В 1882 году, когда Кавафису было девятнадцать, в Александрии произошли антиевропейские беспорядки, вызвавшие крупное (по крайней мере, в масштабах прошлого века) кровопролитие; англичане откликнулись бомбардировкой города с моря. Но поскольку Кавафис незадолго до того уехал с матерью в Константинополь, он упустил случай присутствовать при единственном историческом событии, имевшем место в Александрии на протяжении его жизни. Три года, прожитые им в Константинополе, -- значительные для его формирования годы. Именно в Константинополе исторический дневник, который он вел несколько лет, был прекращен -- на записи "Александр...". Вероятно, здесь он приобрел также свой первый гомосексуальный опыт. Двадцати восьми лет Кавафис впервые поступил на службу -- временную -- мелким чиновником в департамент орошения министерства общественных работ. Временная служба оказалась довольно-таки постоянной: он пребывал на ней еще тридцать лет, время от времени подрабатывая маклерством на александрийской бирже.
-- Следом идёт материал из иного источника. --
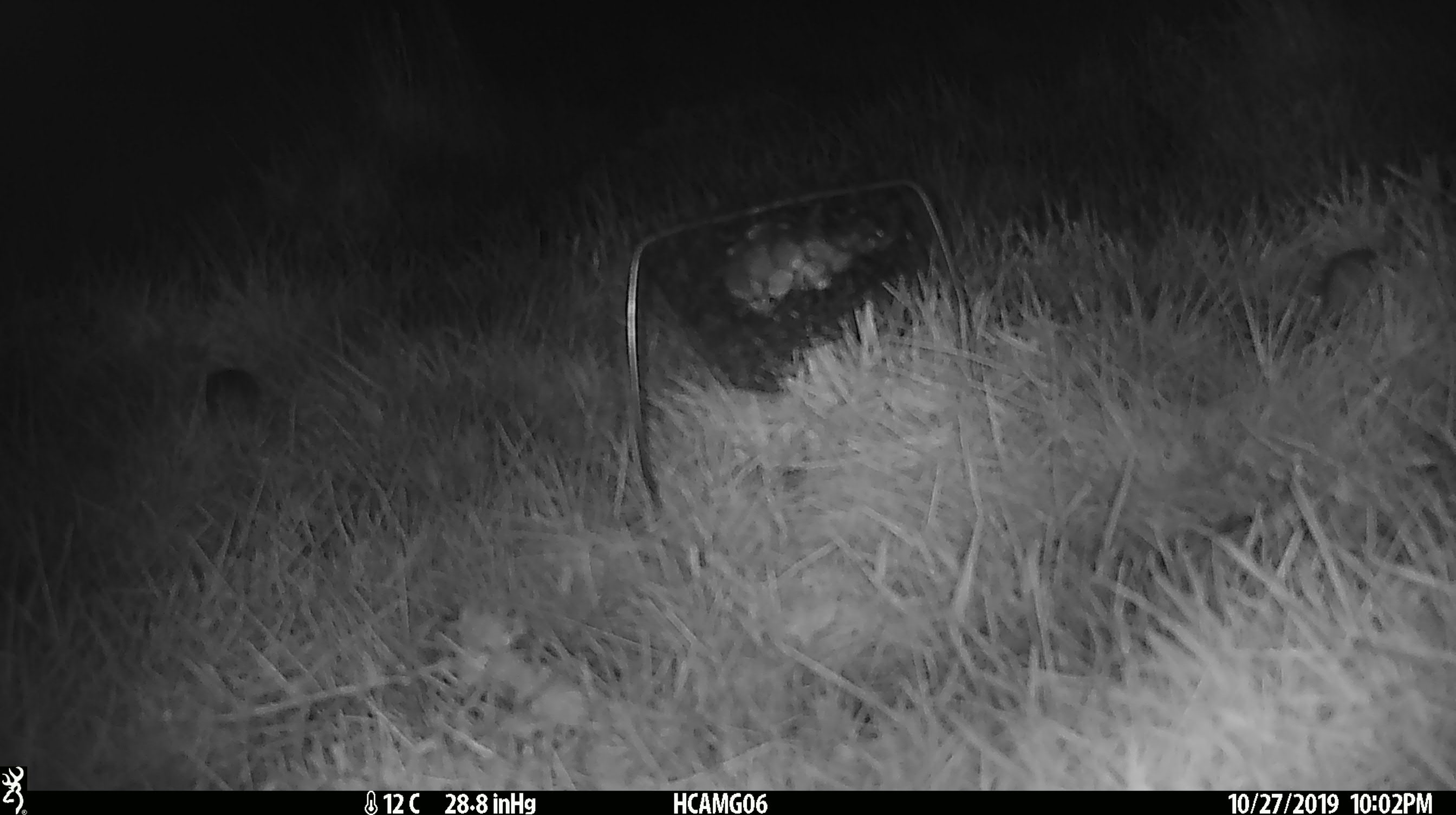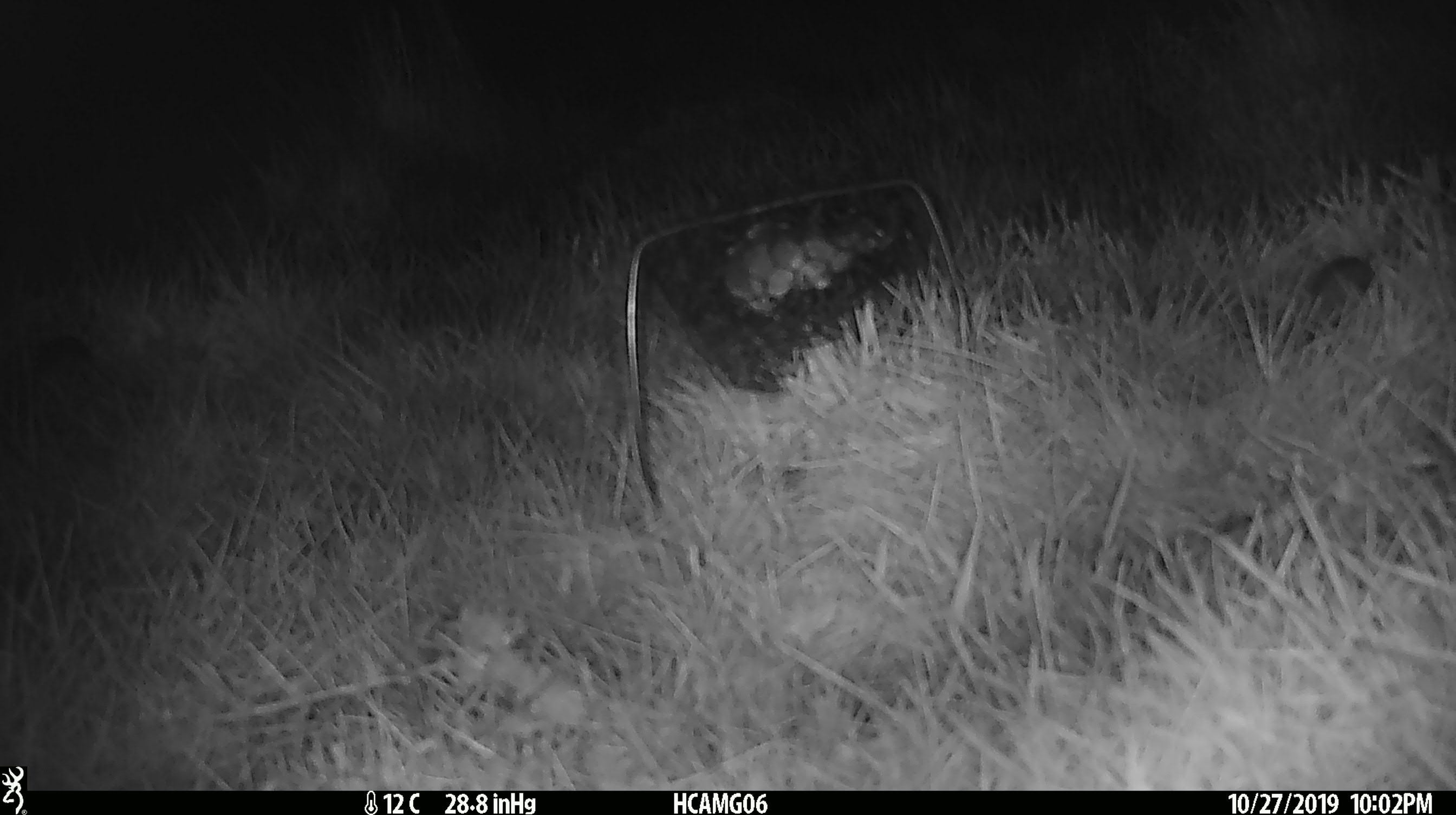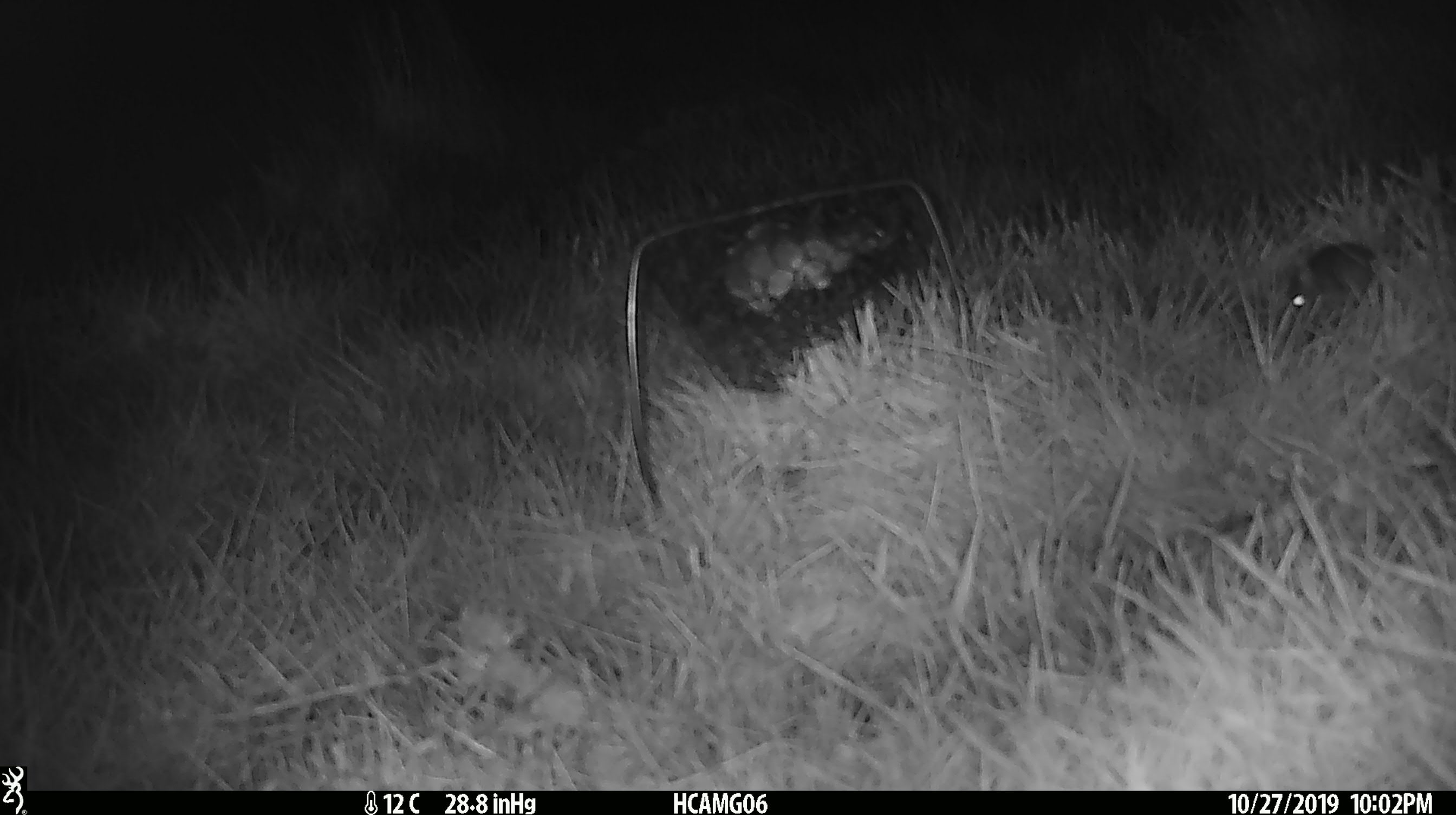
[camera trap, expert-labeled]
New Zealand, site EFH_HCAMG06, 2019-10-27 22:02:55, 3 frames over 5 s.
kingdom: Animalia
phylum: Chordata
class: Mammalia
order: Rodentia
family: Muridae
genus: Mus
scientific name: Mus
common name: mouse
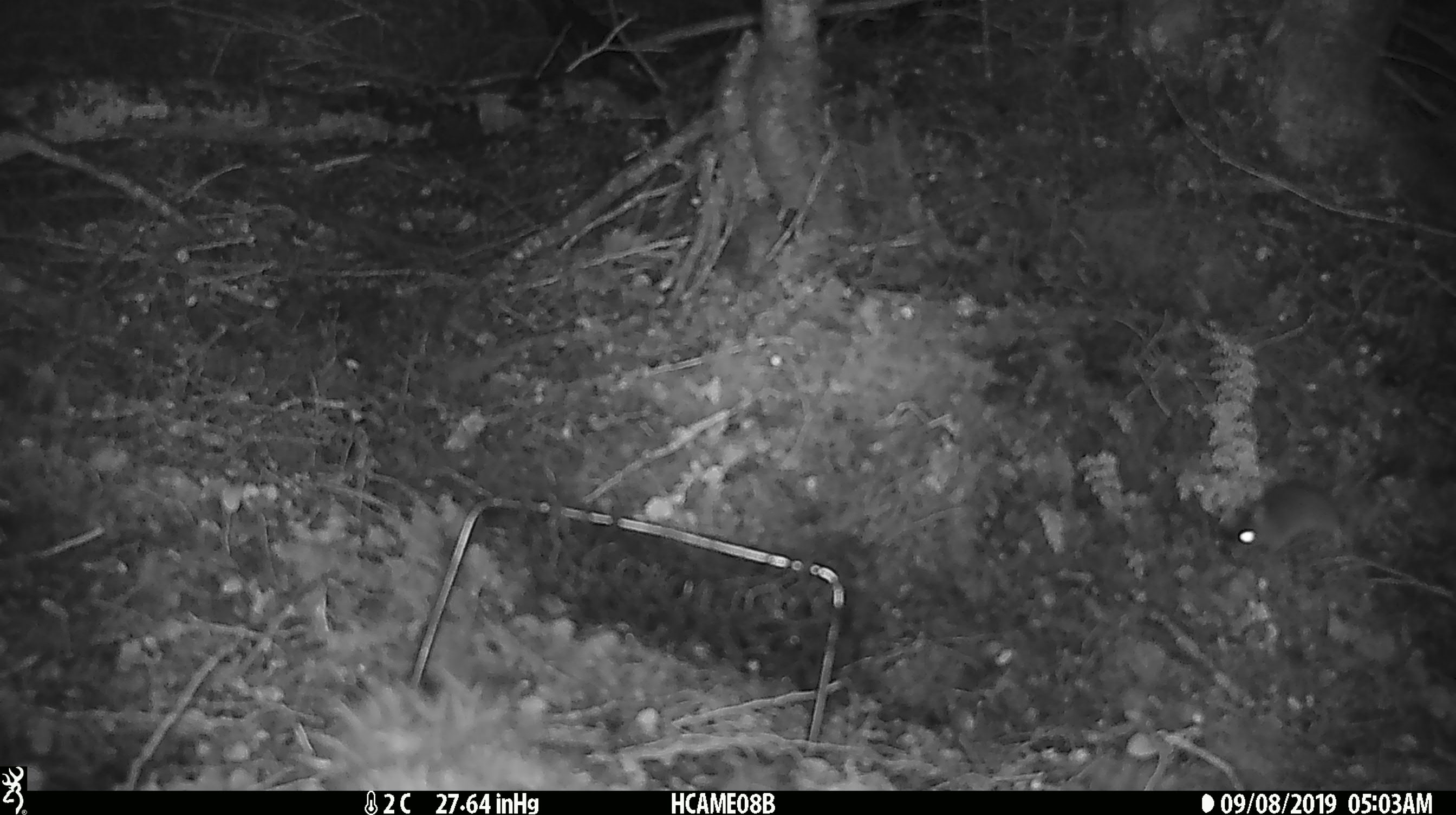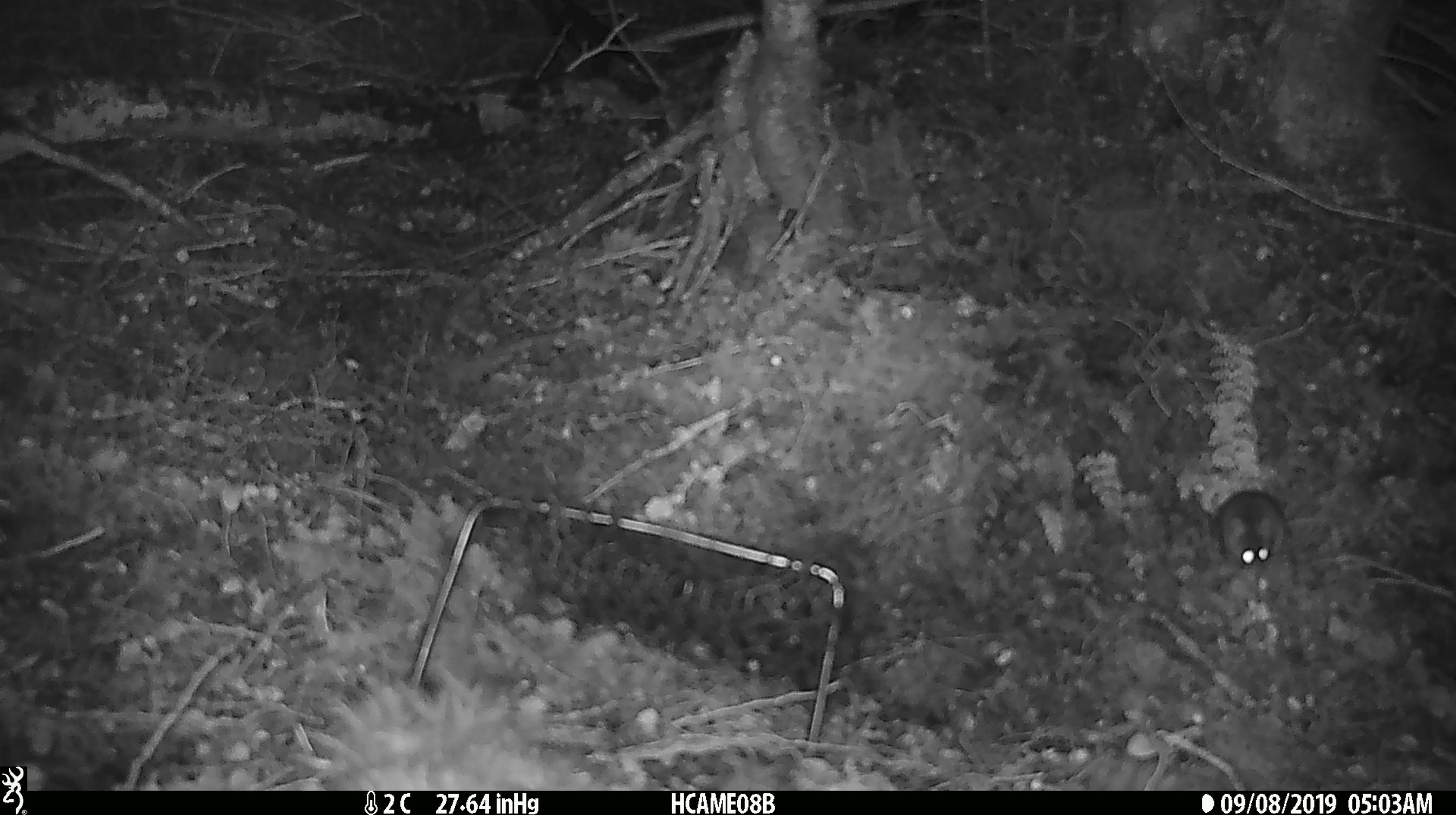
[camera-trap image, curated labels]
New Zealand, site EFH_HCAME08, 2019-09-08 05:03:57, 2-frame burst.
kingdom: Animalia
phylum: Chordata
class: Mammalia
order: Rodentia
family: Muridae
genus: Mus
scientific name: Mus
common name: mouse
Кавафис знал древнегреческий и новогреческий, латынь, арабский и французский языки; он читал Данте по-итальянски, а свои первые стихи написал по-английски. Но если какие-либо литературные влияния и имели место (Эдмунд Коли в рецензируемой книге отмечает некоторое влияние английских романтиков), их следует отнести к той стадии поэтического развития Кавафиса, которую сам поэт исключил из своего "канонического свода" (по определению Э. Кели). В дальнейшем обращение Кавафиса с тем, что в эллинистические времена было известно как "мимиямбы" (или просто "мимы")2, и его понимание жанра эпитафий столь своеобразно, что Коли вполне прав, предостерегая нас от блужданий по Палатинской антологии3 в поисках источников.
Бессобытийность жизни Кавафиса была такова, что он ни разу не издал книжки своих стихов. Он жил в Александрии, писал стихи (изредка печатал их на feuilles volantes4, брошюрками или листовками, крайне ограниченным тиражом), толковал в кафе с местными или заезжими литераторами, играл в карты, играл на скачках, посещал гомосексуальные бордели и иногда наведывался в церковь.
Каждый поэт теряет в переводе, и Кавафис не исключение. Исключительно то, что он также и приобретает. Он приобретает не только потому, что он весьма дидактичный поэт, но еще и потому, что уже с 1909--1910 годов он начал освобождать свои стихи от всякого поэтического обихода -- богатой образности, сравнений, метрического блеска и рифм. Это -- экономия зрелости, и Кавафис прибегает к намеренно "бедным" средствам, к использованию слов в их первичных значениях, чтобы еще усилить эту экономию. Так, например, он называет изумруды "зелеными", а тела описывает как "молодые и красивые". Эта техника пришла, когда Кавафис понял, что язык не является инструментом познания, но инструментом присвоения, что человек, этот природный буржуа, использует язык так же, как одежду или жилье. Кажется, что поэзия -единственное оружие для победы над языком его же, языка, средствами.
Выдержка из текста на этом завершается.